Entering edit mode
20 months ago
Christopher
▴
10
Hello, everyone. I'm currently facing an issue that seems easy to fix, but I'm unsure about the solution. I've been trying to resolve it for the past few days.
Let me explain. I'm trying to convert some CBCL files to FASTQ using the bcl2fastq2 software by Illumina. I have four lanes, and only one is converting successfully, while the other three are encountering issues.
Upon reviewing the warning log, the following text is present:
(base) [root@localhost Logs]# cat warning_00000.log
....
2024-01-25, 10:57:18, Thread 18, Tile 4_151076, Cycle 1, 0, Could not locate upper left fiducial with initial sub-region size. Using default location.
2024-01-25, 11:04:23, Thread 13, Tile 2_131026, Cycle 2, Registration failure
2024-01-25, 11:04:23, Thread 13, Tile 2_131026, Cycle 2, Number of sampled clusters for phasing correction was 0 (target sample count is 10000).

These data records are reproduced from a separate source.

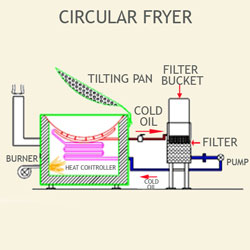 Circuler fryer with tilting pan & heat exchanger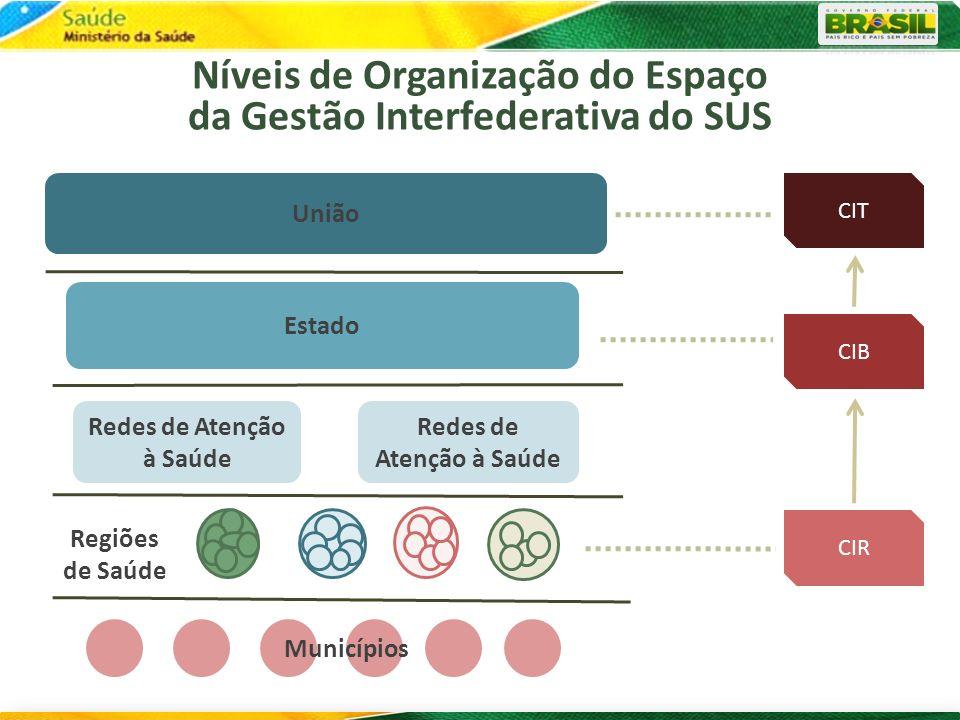 Regiões de Saúde / Redes de Atenção à Saúde Estado União Municípios Níveis de Organização do Espaço da Gestão Interfederativa do SUS CIB CIR CIT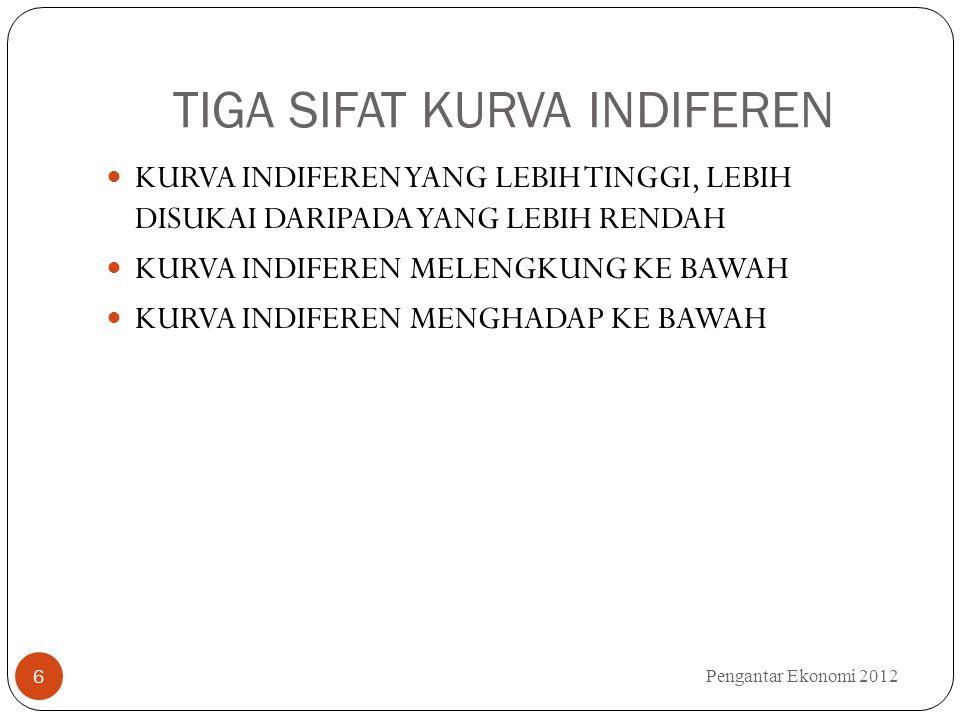 TINGKAT PENGGANTIAN MARGINAL Pengantar Ekonomi 2012 7 BESARNYA PENGORBANAN ATAS SUATU BARANG (A) UNTUK MENAIKKAN KONSUMSI BARANG LAIN (B) PADA WAKTU YANG SAMA DENGAN TETAP MEMPERTAHANKAN TINGKAT KEPUASAN YANG DIPEROLEHNYA.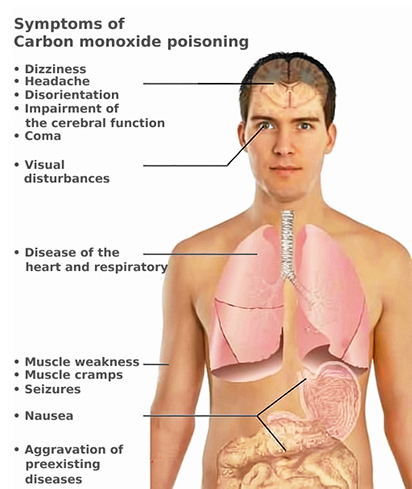 Can You Die From Carbon Monoxide Poisoning In A Car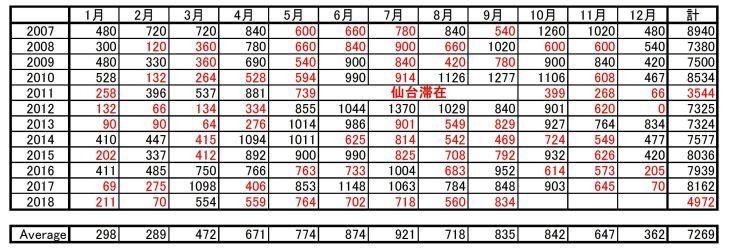9月のふぁらお団ツウキン_e0026331_08593665.jpg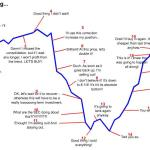 my personal trading chart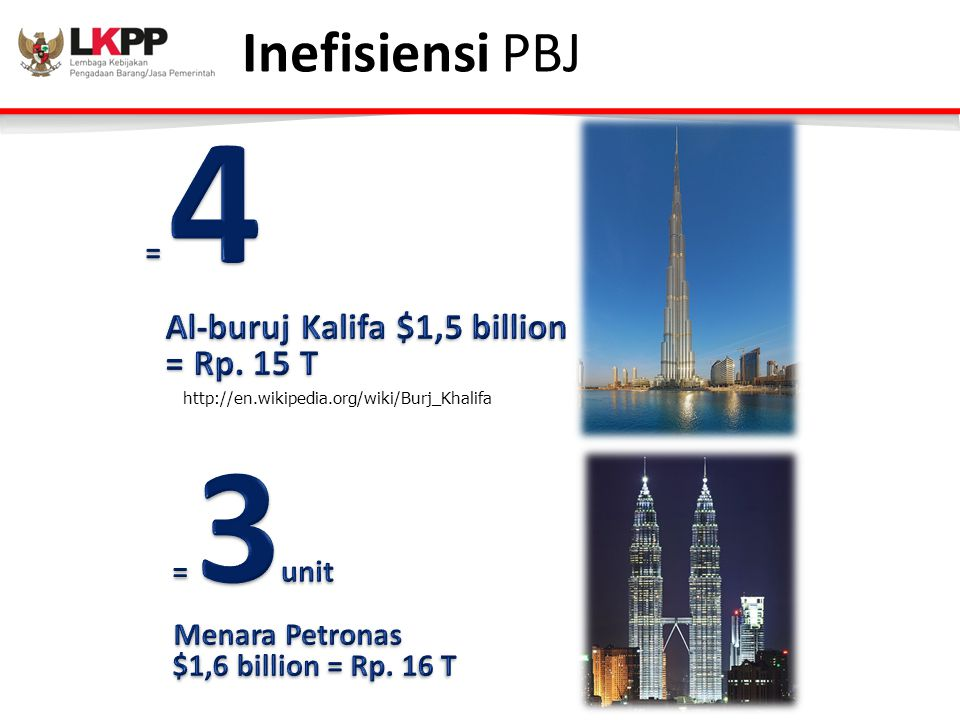Inefisiensi PBJ Al-buruj Kalifa $1,5 billion = Rp. 15 T = 4 = 3unit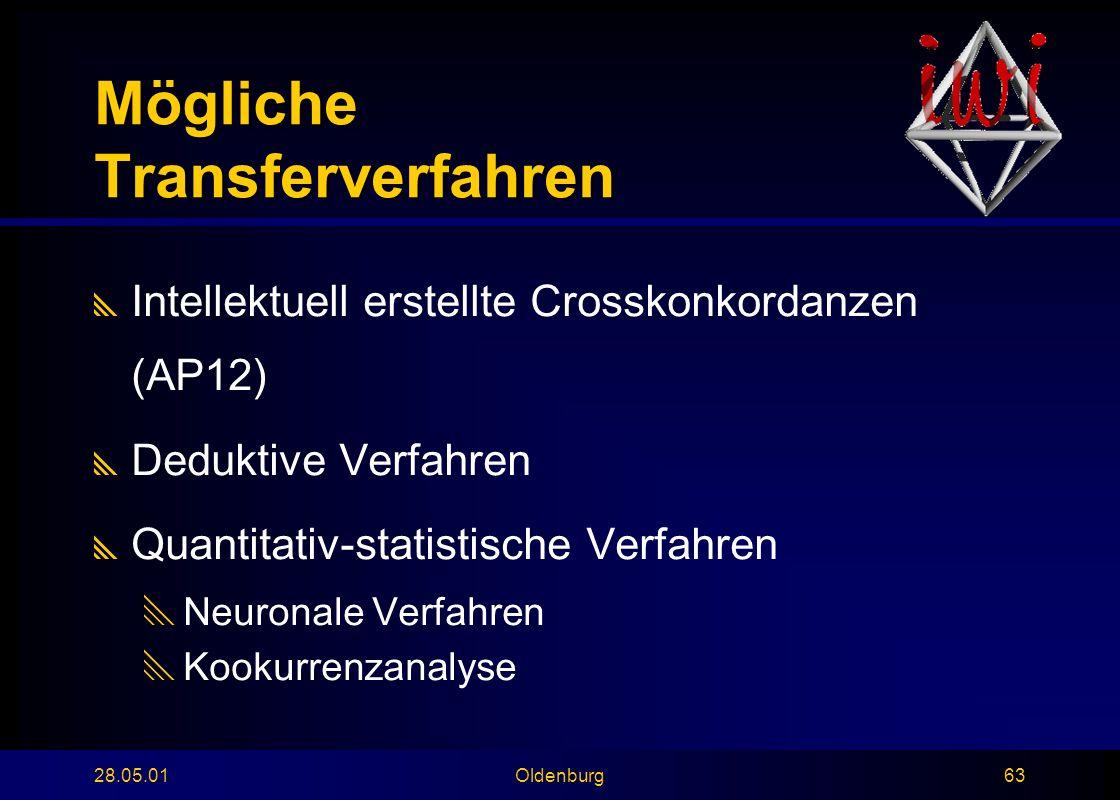 28.05.01Oldenburg63 Mögliche Transferverfahren  Intellektuell erstellte Crosskonkordanzen (AP12)  Deduktive Verfahren  Quantitativ-statistische Verfahren  Neuronale Verfahren  Kookurrenzanalyse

2024-01-25, 11:04:23, Thread 13, Tile 2_131026, Cycle 2, Number of sampled clusters for FitGaussians was 0 (target sample count is 7000).
....
Is there an issue with my run, or is the bcl2fastq2 software not processing the other lanes? If it's not running, are there alternative options to process each lane separately?
Thank you in advance
Did you do this run or did someone else (and the data folder was handed to you)? Were you given to understand that there were no problems during this run, if you did not do the run? There appears to be a problem with the registration of the flowcell position markers and may require assistance of Illumina tech support. Have never seen fiducial errors during post-processing of data.
You could try using
bclconvertinstead ofbcl2fastq. Providing lane specific samplesheets will allow you to process just one lane at a time with either software, if you want to try that.